Entries shown:
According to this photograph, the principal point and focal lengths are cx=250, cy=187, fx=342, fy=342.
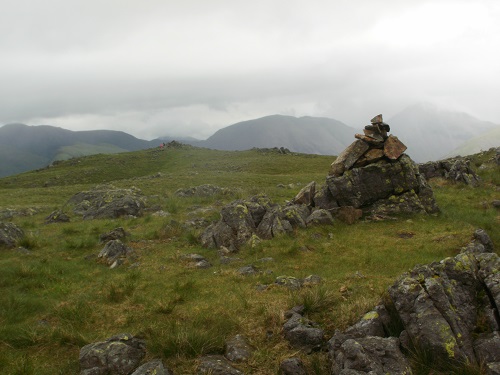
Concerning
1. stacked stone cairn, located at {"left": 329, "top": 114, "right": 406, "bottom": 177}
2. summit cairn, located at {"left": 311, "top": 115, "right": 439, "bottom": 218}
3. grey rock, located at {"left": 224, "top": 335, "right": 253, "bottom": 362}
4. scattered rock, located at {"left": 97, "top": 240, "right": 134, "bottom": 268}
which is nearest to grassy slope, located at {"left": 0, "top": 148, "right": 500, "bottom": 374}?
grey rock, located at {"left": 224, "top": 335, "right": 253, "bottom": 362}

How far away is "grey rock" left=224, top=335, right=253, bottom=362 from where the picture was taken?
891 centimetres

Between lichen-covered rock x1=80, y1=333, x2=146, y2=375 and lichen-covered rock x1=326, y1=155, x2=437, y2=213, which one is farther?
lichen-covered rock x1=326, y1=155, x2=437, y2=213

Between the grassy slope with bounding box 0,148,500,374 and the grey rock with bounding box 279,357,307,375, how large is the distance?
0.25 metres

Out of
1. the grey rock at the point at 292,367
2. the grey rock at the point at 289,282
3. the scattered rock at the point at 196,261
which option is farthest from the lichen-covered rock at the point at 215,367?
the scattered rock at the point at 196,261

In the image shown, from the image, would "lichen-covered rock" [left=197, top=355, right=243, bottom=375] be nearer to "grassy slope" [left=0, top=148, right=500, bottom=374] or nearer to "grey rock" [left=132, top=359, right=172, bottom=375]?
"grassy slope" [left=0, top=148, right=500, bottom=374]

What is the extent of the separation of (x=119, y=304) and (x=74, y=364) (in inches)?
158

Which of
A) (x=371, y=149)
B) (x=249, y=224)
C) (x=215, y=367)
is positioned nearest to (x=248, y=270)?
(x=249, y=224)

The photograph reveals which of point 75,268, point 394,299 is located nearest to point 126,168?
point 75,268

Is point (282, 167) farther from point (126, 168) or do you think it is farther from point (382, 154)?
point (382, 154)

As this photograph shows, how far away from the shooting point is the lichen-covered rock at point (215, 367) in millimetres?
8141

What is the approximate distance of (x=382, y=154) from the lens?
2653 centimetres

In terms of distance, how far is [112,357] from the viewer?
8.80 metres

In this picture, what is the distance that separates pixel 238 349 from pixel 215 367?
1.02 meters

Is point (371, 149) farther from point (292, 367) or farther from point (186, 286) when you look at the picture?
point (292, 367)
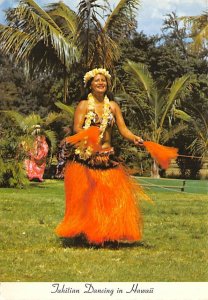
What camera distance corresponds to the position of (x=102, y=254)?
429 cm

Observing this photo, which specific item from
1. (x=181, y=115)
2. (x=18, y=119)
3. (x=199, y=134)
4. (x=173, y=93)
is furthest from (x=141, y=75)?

==

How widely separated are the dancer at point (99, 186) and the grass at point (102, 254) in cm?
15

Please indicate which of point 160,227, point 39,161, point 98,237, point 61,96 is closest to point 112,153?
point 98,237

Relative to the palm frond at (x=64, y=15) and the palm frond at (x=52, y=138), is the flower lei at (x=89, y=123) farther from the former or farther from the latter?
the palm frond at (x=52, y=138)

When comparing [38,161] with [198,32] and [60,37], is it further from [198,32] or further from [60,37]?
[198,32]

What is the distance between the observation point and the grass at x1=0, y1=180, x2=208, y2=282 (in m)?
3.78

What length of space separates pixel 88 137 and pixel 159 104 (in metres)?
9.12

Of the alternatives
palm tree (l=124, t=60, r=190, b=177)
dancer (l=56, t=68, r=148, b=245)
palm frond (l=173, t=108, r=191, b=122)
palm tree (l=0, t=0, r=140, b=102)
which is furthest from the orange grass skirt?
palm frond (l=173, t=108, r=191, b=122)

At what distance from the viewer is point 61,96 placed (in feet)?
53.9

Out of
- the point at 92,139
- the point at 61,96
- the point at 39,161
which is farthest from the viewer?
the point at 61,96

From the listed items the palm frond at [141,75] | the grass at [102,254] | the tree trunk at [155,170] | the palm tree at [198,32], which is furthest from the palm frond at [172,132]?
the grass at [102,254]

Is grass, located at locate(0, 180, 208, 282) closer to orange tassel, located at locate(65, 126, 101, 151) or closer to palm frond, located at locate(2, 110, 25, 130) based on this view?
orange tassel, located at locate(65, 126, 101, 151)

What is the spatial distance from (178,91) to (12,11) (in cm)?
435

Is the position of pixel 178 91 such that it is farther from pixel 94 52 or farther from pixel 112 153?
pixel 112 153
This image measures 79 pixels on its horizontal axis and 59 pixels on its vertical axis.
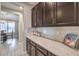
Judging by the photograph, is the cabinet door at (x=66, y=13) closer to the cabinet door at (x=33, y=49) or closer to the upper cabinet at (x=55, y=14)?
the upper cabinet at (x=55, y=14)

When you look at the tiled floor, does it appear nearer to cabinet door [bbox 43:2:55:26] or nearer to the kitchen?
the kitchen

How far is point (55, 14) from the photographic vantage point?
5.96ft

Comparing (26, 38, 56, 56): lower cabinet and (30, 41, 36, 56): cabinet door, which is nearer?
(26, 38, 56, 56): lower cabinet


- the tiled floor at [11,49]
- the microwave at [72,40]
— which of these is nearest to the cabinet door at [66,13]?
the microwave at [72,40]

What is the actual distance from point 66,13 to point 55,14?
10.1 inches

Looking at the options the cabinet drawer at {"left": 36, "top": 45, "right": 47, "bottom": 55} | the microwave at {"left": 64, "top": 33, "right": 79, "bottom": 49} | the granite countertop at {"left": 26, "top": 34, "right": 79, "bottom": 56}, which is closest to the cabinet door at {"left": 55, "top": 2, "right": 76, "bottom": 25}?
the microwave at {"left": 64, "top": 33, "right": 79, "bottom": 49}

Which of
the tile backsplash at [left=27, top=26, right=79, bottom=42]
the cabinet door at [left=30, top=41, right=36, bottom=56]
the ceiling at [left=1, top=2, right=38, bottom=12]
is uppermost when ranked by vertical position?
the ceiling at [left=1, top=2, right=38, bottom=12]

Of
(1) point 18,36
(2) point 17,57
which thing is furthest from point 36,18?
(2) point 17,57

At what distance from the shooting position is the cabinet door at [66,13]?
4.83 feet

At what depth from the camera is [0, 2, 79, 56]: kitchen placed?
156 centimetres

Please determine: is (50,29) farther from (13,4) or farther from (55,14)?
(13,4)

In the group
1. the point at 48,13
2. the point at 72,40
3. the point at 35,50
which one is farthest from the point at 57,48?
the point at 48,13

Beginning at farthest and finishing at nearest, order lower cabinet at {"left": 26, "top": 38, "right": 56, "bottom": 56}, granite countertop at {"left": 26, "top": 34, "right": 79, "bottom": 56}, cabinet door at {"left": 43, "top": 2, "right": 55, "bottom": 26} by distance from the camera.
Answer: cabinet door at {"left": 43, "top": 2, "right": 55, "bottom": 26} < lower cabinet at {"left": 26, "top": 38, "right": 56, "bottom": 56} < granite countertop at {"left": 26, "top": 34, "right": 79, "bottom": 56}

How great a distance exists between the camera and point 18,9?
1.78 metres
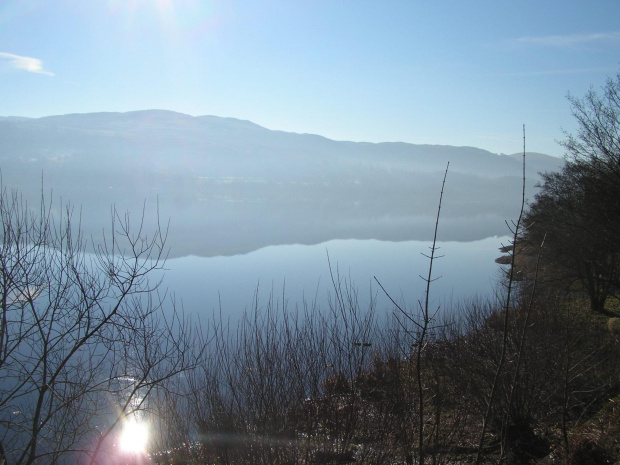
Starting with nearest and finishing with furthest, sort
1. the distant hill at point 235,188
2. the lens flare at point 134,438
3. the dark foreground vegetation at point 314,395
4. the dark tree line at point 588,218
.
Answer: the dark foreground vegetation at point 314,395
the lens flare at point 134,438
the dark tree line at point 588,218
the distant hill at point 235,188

Aim of the task: Quote the lines above word for word, starting at the line containing "Beginning at farthest" and ending at the line containing "Answer: cabinet door".

Exercise response:
Beginning at farthest and finishing at nearest, order lower cabinet at {"left": 26, "top": 38, "right": 56, "bottom": 56}, granite countertop at {"left": 26, "top": 34, "right": 79, "bottom": 56}, cabinet door at {"left": 43, "top": 2, "right": 55, "bottom": 26} by distance from the camera.
Answer: cabinet door at {"left": 43, "top": 2, "right": 55, "bottom": 26} < lower cabinet at {"left": 26, "top": 38, "right": 56, "bottom": 56} < granite countertop at {"left": 26, "top": 34, "right": 79, "bottom": 56}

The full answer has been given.